Nostri concittadini di ieri e di oggi
Partire dalle persone. Tornare sempre alle persone.
Che cosa hanno in comune questi nomi? Brencich, Bucich, Chersich, Crisman, Crulcich, Curcovic, Duiz, Deling, Giachin, Giurin, Host, Jakelich, Jelich, Jurman, Laube, Legovich, Lucon, Luksich, Materglian, Mayerle, Nacinovich, Ober, Pandja, Pozan, Raccamarich, Segnan, Simcich, Sirk, Stipcevich, Tentor, Vesnaver, Viscovich… e tanti altri ancora…
Sono cognomi di cittadini del nostro territorio. Appartengono ad esuli provenienti dal confine nordorientale.
Nostri connazionali diventati nostri concittadini. Persone sfuggite a uno dei momenti più travagliati del secolo scorso, approdate qui e qui rimaste, pur coltivando un forte legame con i luoghi delle origini, dove hanno perduto affetti e relazioni, prima ancora che beni materiali.
Da un lato, le foibe; dall’altro l’esodo da est. Una forma di “pulizia etnica”. L’eliminazione di quanti costituivano un ostacolo per il nuovo potere titoista in Jugoslavia.
Ma guai a rileggere la storia con gli occhi del passato. Oggi dobbiamo rileggere quella pagina della nostra storia con maggiore serenità e adesione alla verità dei fatti per come essi sono accaduti rivolgendo la nostra attenzione soprattutto alle vittime e a quanti patirono delle ingiustizie.
Vediamo meglio. Con l’espressione “foibe” ci si riferisce alle violenze di massa, a danno principalmente, ma non esclusivamente, di italiani, avvenute in due ondate, nell’autunno del 1943 e nella primavera del 1945.
Contestualmente e successivamente si verificò l’esodo di centinaia di migliaia di persone, un fenomeno protratto nel tempo, concentrato dal 1944 al 1956, ma con alcune partenze prima e dopo tali date. Un esodo non di tutta la popolazione residente nell’area – e cioè i territori già facenti parte dell’Italia durante il regime fascista e, a diverso titolo, passati sotto il controllo jugoslavo – ma soprattutto di una componente nazionale, quella italiana.
Nel riconsiderare quei fatti con animo sgombro da pregiudizi, è giusto ricordare che le violenze tra il 1943 e il 1945 costituiscono anche una reazione a quelle legate alla presa del potere fascista e alla politica di occupazione. Ciò non giustifica, aiuta a capire meglio quel che è accaduto.

§ Dati forniti
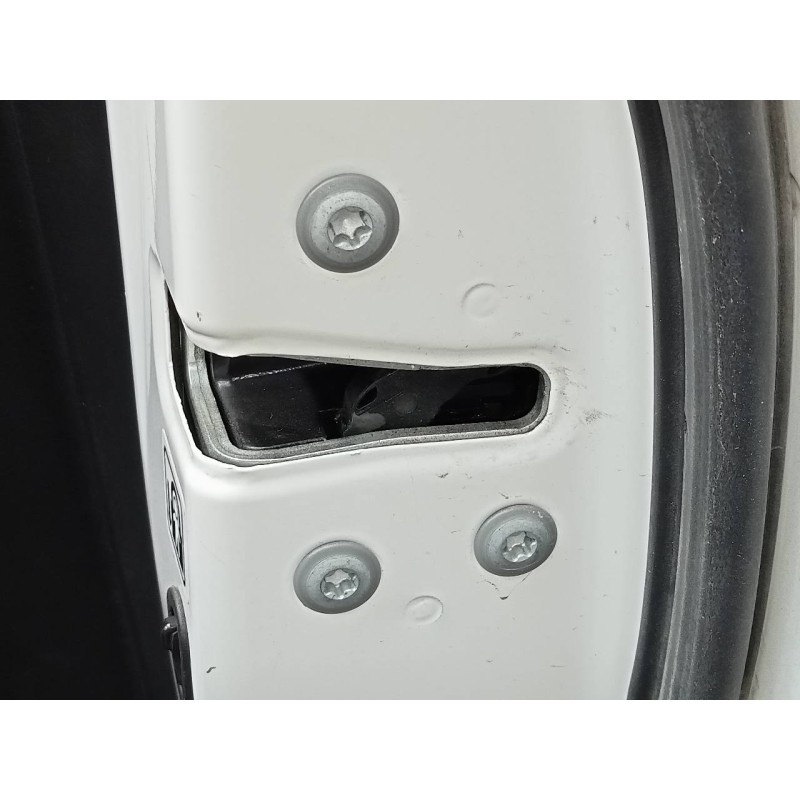 Recambio de cerradura puerta trasera derecha para toyota land cruiser (j15) gx referencia OEM IAM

§ Consegna
Stabilire se le affermazioni (a), (b) e (c) concordano con il brano, rispondendo sì o no e citando alla lettera le parole del brano che lo determinano: (a) le violenze indicate come "foibe" avvennero in due ondate; (b) l'esodo coinvolse tutta la popolazione residente nell'area; (c) le violenze colpirono esclusivamente italiani. Basarsi esclusivamente sul brano.

§ Risposta
(a) Sì: «avvenute in due ondate, nell’autunno del 1943 e nella primavera del 1945».
(b) No: «Un esodo non di tutta la popolazione residente nell’area».
(c) No: «a danno principalmente, ma non esclusivamente, di italiani».